Right now, you might be wondering why it is important to let researchers know this content exists when it is restricted. It is important because there is a way to let researchers view materials restricted per HIPAA. The process is through the Institutional Review Board (IRB). Rebecca Williams, the Archives Librarian for Research, Outreach, and Education is going to explain the process of IRB access below.
An Institutional Review Board (IRB) is a committee that ensures the protection of human research subjects by conducting scientific and ethical review of research studies. In the United States, IRBs are regulated by the Office for Human Research Protections within the U.S. Department of Health and Human Services. If you are affiliated with a college or university, your institution almost certainly has their own institutional review board or research ethics board. While you will need approval from the Duke IRB to gain access to our materials, I would always suggest contacting your home IRB first.

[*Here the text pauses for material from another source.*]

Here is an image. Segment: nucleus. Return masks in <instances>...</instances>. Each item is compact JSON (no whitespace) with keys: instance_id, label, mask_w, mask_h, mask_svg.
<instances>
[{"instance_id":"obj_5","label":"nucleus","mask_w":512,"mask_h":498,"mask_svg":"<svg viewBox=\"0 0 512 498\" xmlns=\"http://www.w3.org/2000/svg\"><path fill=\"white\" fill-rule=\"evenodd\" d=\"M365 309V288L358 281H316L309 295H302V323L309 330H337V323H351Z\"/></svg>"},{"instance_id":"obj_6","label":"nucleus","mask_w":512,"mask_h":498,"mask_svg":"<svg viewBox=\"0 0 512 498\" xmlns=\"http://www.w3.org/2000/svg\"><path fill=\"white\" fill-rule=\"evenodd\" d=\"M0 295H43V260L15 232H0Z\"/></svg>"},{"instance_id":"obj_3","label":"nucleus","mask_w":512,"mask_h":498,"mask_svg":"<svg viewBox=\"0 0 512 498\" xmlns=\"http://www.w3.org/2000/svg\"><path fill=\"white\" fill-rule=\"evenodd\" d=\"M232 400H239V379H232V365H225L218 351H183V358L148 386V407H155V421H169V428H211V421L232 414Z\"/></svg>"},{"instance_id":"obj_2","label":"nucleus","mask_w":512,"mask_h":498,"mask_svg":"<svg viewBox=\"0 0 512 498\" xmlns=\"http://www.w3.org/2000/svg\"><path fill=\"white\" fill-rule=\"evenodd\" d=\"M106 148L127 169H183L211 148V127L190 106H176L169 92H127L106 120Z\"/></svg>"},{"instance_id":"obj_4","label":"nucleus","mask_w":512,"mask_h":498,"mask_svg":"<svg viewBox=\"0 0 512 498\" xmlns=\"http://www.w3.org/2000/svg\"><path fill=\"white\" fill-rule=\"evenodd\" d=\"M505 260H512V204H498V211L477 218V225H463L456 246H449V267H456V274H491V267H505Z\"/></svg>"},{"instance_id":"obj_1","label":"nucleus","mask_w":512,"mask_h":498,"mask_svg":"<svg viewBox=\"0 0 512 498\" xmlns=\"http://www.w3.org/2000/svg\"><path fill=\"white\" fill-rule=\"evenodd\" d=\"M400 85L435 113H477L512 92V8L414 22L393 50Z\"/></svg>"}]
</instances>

At Duke, research study protocols or applications to the IRB can all be submitted through their online system. Every research study is slightly different, but most study protocols will require a research summary, abstract, and a completed Waiver of Consent and HIPAA Authorization form. Researchers also have to consider how they plan to protect privacy and confidentiality as well as provide a Research Data Security Plan. Additional information about the process at Duke can be found here.
The process can be time consuming, but it does not have to be stressful. My best recommendation is to always ask for help! Contact your local IRB staff members. In my experience, they are exceptional and will help you immensely. Duke IRB staff are also available to meet with you one-on-one. Also please reach out to the Archives staff with any questions and we will also do our best to walk you through the process.
Thanks Rebecca! With this is mind, as the processing archivist, I decided to go for the middle ground when processing these items. I wanted to make them discoverable, but I also had to ensure no PHI was published on the finding aid. In order to accomplish this, we carefully redacted all PHI. This included not publishing any names from the patient index cards, as well as redacting all PHI from the film titles. Additionally, no one can watch the films without prior IRB approval because it shows the faces of patients. I also added collection and series level access restrictions notes to make it evident there is restricted material in this collection, as well as making it clear which series the restricted materials are located.
It is true that acquiring and processing materials with PHI requires more effort, but the end result is this content is now discoverable and available—with proper IRB approval—for future research. Which brings me back to the concept of restricted and unrestricted. Just because a researcher sees materials are restricted on a finding aid does not mean all is lost. The researcher should contact the archives that holds the materials and ask why the materials they want to use are restricted, if they will either ever be unrestricted, and if there is a way to view restricted materials. Sometimes the answer will be a straight “No, these materials will never be accessible.” But sometimes the answer will be “Yes, you can see the materials but first you have to….” Asking is the first step to determining if you can gain access to restricted materials, but if you don’t ask, you will never know.